Rumusan masalah dalam hal ini meliputi 2 (dua) hal, yaitu : Apakah sanksi pidana
dalam Putusan Nomor 4/Pid.Sus-Anak/2018/PN.Wat sudah sesuai dengan sistem
pemidanaan dalam Undang-Undang Nomor 11 Tahun 2012 tentang Sistem Peradilan
Pidana Anak ? dan Apakah pertimbangan hukum hakim dalam memberikan restitusi
kepada anak sebagai korban tindak pidana pemerkosaan dalam Putusan Nomor 4/Pid.Sus-
Anak/2018/PN.Wat sudah sesuai dengan asas kemanfaatan bagi korban ? Tujuan penelitian
dalam hal ini adalah mengetahui dan menganalisis kesesuaian sanksi pidana dalam Putusan
Nomor 4/Pid.Sus-Anak/2018/PN.Wat dengan sistem pemidanaan dalam Undang-Undang
Nomor 11 Tahun 2012 tentang Sistem Peradilan Pidana Anak serta mengetahui dan
menganalisis pertimbangan hukum hakim dalam memberikan restitusi kepada anak sebagai
korban tindak pidana pemerkosaan dalam Putusan Nomor 4/Pid.Sus-Anak/2018/PN.Wat
sudah sesuai dengan asas kemanfaatan bagi korban. Metode penelitian dalam skripsi ini
menggunakan jenis penelitian yuridis normatif dengan pendekatan perundang-undangan
(statue approach) dan pendekatan konseptual (conceptual approach). Bahan hukum yang
digunakan adalah bahan hukum primer dan bahan hukum sekunder. Teknik analisis bahan
hukum yang akan digunakan dalam penelitian ini dilakukan dengan memeriksa, meneliti
data yang telah diperoleh baik bahan hukum primer, sekunder dan non hukum untuk
menjamin apakah data dapat dipertanggungjawabkan sesuai dengan kenyataan.
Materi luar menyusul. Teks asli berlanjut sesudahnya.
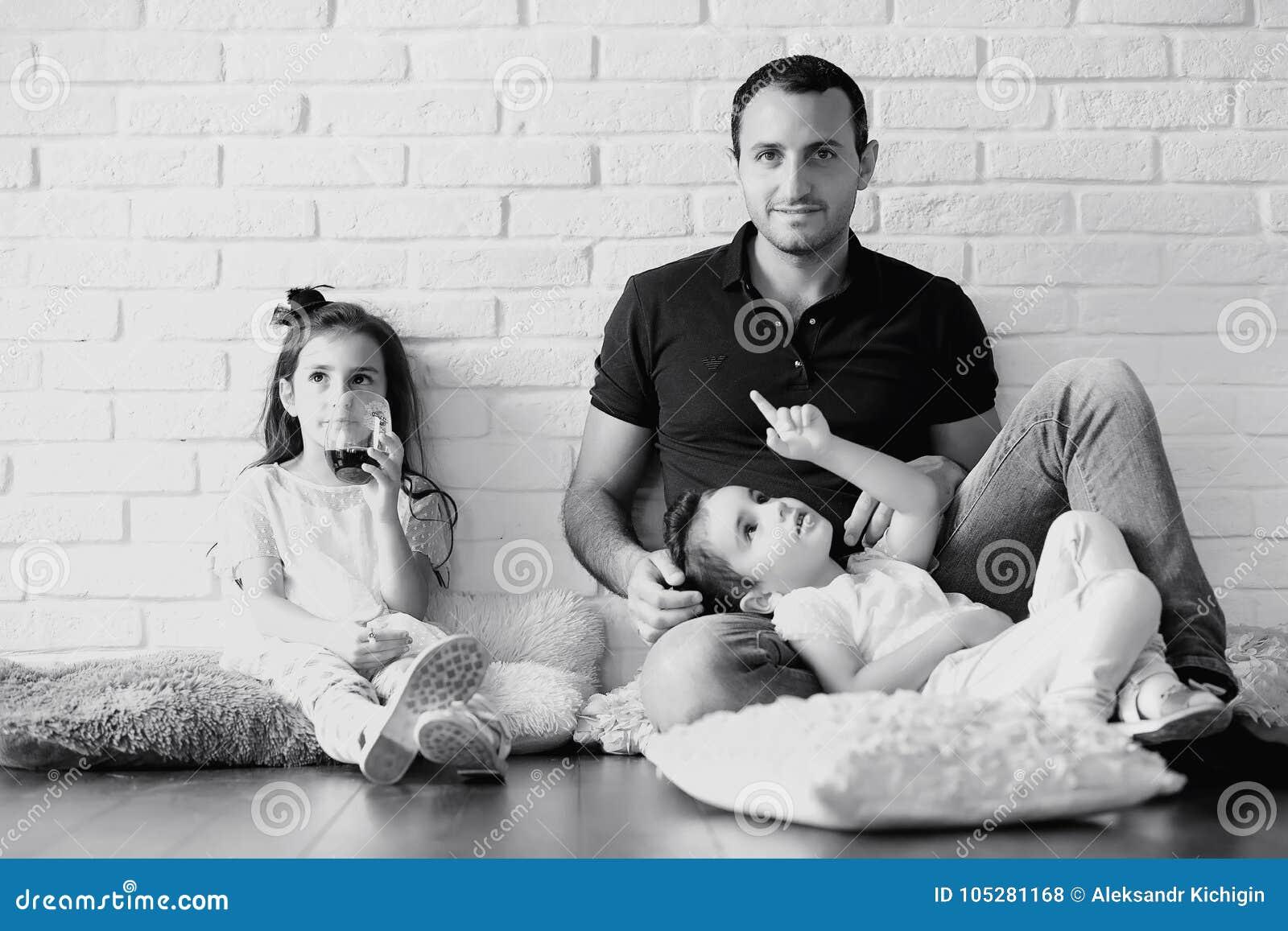 Junge Familie mit Töchtern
Berdasarkan hasil penelitian yang diperoleh beberapa hasil pembahasan : Pertama,
Sanksi pidana dalam Putusan Nomor 4/Pid.Sus-Anak/2018/PN.Wat sudah sesuai dengan
sistem pemidanaan dalam Undang-Undang Nomor 11 Tahun 2012 tentang Sistem
Peradilan Pidana Anak, bahwasanya Penahanan terhadap Anak hanya dapat dilakukan
dengan syarat bahwa: Anak telah berumur 14 (empat belas) tahun atau lebih; dan Diduga
melakukan tindak pidana dengan ancaman pidana penjara 7 (tujuh) tahun atau lebih.
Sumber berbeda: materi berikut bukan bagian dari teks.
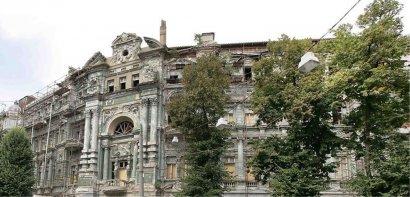 Дом Руссова: очередной пожар, танцы и охрана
Sedangkan sanksi berupa pemberian restitusi sebagaimana diajukan oleh Jaksa Penuntut
Umum mengacu pda ketentuan Pasal 7A dan 7B Undang-Undang Nomor 31 Tahun 2014
tentang Perubahan atas undang-undang Nomor 13 Tahun 2006 tentang Perlindungan Saksi
dan Korban. Kedua, Pertimbangan hukum hakim dalam memberikan restitusi kepada anak
sebagai korban tindak pidana pemerkosaan dalam Putusan Nomor 4/Pid.Sus-Anak/
2018/PN.Wat sudah sesuai dengan asas kemanfaatan bagi korban dimana restitusi tersebut
sebagai bentuk perlindungan terhadap hak korban yang menekankan pada pemberian ganti
kerugian dalam bentuk kompensasi, restitusi, dan upaya pengambilan kondisi korban yang
mengalami trauma, rasa takut dan tertekan akibat kejahatan
Berdasarkan kesimpulan tersebut saran yang saya berikan : Kepada hakim
hendaknya dapat mempertimbangkan bahwa apabila pengajuan restitusi menggunakan
proses yang diatur dalam Undang Undang Nomor 31 Tahun 2014, maka tidak semua
korban tindak pidana dapat mengajukan restitusi sebagai haknya, karena tidak semua
tindak pidana dapat diajukan restitusi. Penetapan suatu tindak pidana yang dapat diajukan
restitusi oleh korbannya ditentukan oleh LPSK. Hal lain yang menimbulkan permasalahan
yakni mekanisme dan prosedur pengajuan restitusi serta pelaksanaan restitusinya
mengingat LPSK tidak termasuk dalam sistem peradilan pidana, dan bukan merupakan
aparat penegak hukum yang memiliki kewenangan eksekutoral. Untuk itu diperlukan
mekanisme baru bagi korban tindak pidana untuk memperjuangkan haknya untuk
mendapatkan restitusi.Mekanisme baru tersebut haruslah diatur dalam KUHAP sebagai
ketentuan formil yang menjadi rujukan bagi sistem peradilan pidana dalam melaksanakan
tugasnya. Hal ini sekaligus untuk mengisi kekosongan dan ketidakjelasan dalam hukum
acara selama ini, sekaligus memberikan kepercayaan kepada Kejaksaan RI sebagai instansi
yang telah berpengalaman dan memiliki kewenangan yang secara inheren telah
termanifestasi dalam pelaksana tugas pokok dan fungsinya sebagai aparat penegak hukum.